Bir kişi bile çok şeyi değiştirebiliyor. Bu Anayasa Değişikliği böyle yasalaşırsa, 5 yıla kalmaz hükümet yandaşları yüksek yargıyı doldurur. Aynı YÖK, TRT gibi. Gayrı seyreyleyin siz sonuçları.
Paketteki diğer maddeler halkoylamasında EVET almak için kullanılacak şirin kaldıraçlar. O yüzden paketi asla ayırmazlar. Ne bugün, ne yarın, asla yargıyı hükümete bağlamama önerileri dikkate alınmayacak.
Zamanında demokrasi adına, bir parti genel başkanına, herkesin gözü önünde kitabına uydurularak, milletvekili ve başbakanlık yolunu açan CHP ve partili bir Cumhurbaşkanı seçilmesini borçlu olduğumuz MHP niye bu pakete karşı gibi duruyorlar anlamak mümkün değil! Bugünlere gelinmesine zamanında kendileri destek verdiler. Perşembenin gelişi Çarşambadan belli değil midir?
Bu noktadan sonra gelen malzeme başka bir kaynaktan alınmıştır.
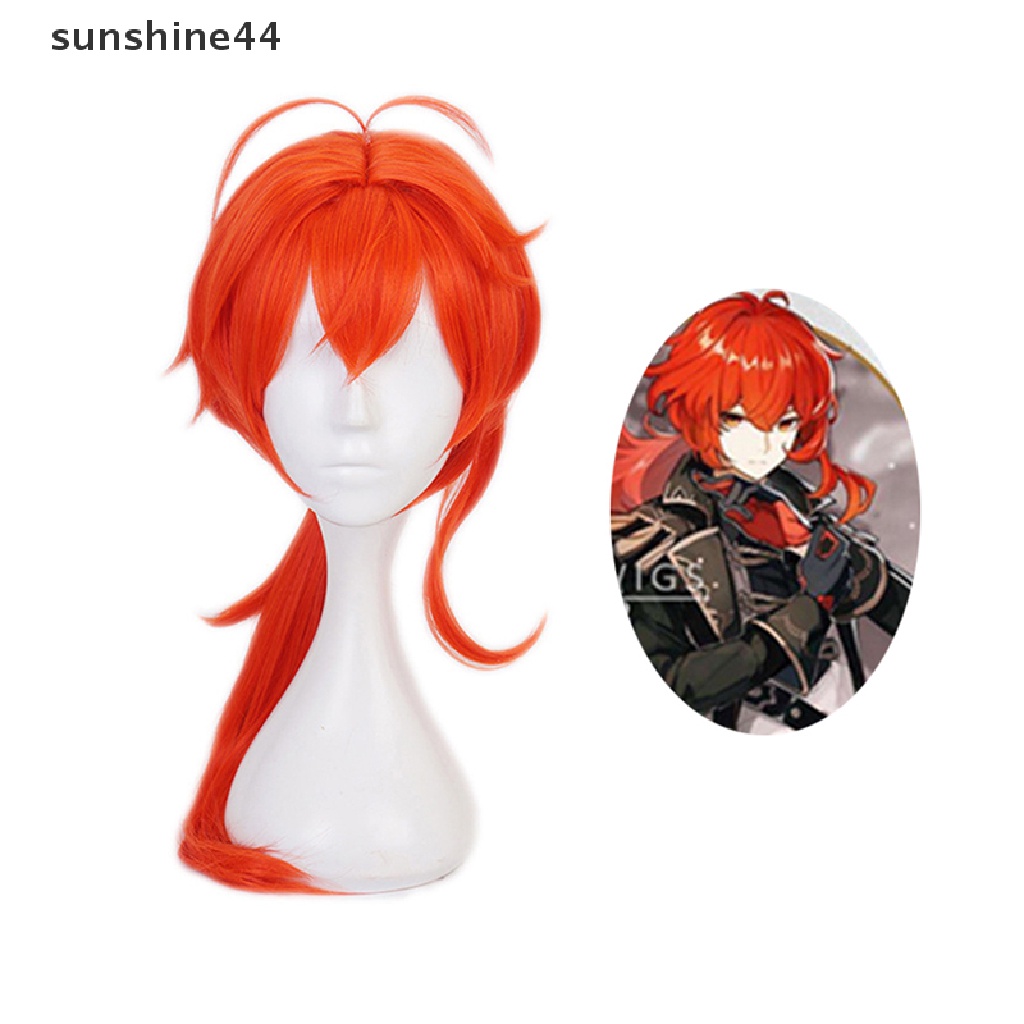 Sunshine Wig / Rambut Palsu Sintetis Panjang + Poni Warna Merah Untuk Cosplay Game Genshin Impact Diluc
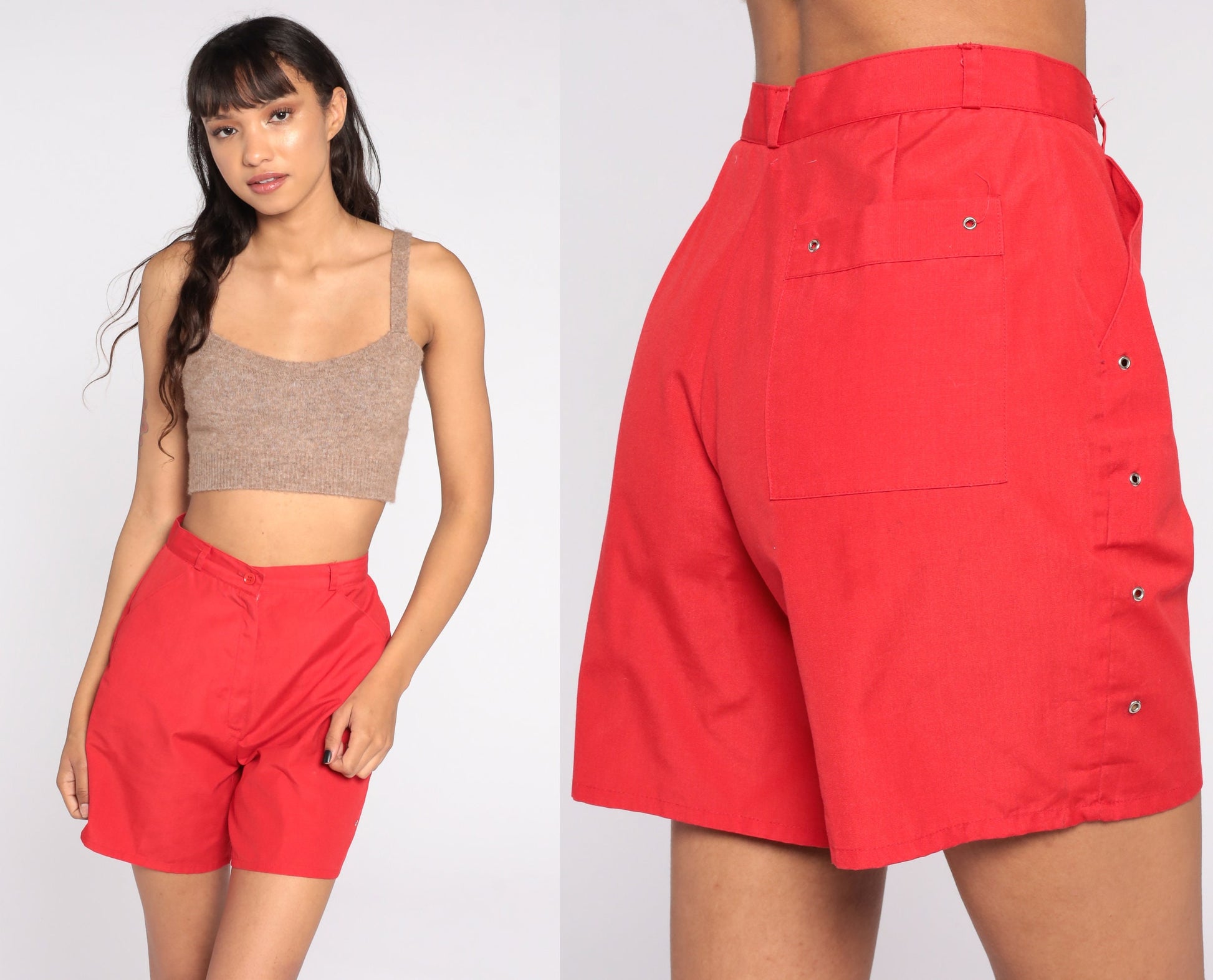 80s Red High-Waisted Shorts Cotton Blend Trouser Pockets Extra Small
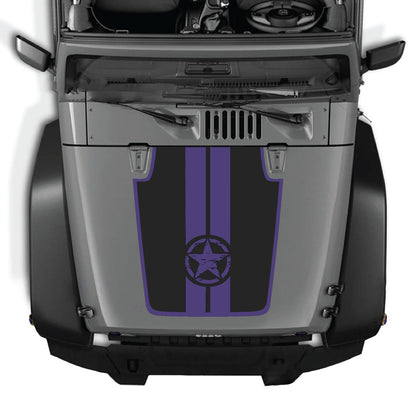 CarCode hood decal for Jeep Wrangler JK/JKU 2007-2018, style #42, black graphic design on the hood of a Jeep Wrangler.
Hele yargı tastamam ele geçsin, ergenekon mergenekon gibi davalarda adil yargılanma, beraat; Kamu zararlarına karşı yürütmeyi durdurma kararı falan çok bekleyeceğiz. Üstelik sırf AKP hayranlığı ve kömür, bulgur için EVET diyecek yurdum insanı okkanın altında can verirken, bu işleri yapacak “Dokunulmazlar” bir de yargılanamaz olacak .
Halkımıza veryansın ediyorum ya, yok hesap bilmez, yok okumaz, yok irdelemez, sorgulamaz falan diye. Benim ettiğim veryansın sevdiğime serzenişten ibaret. Asıl veryansını, bu değişiklik paketi yasalaşınca göreceğiz.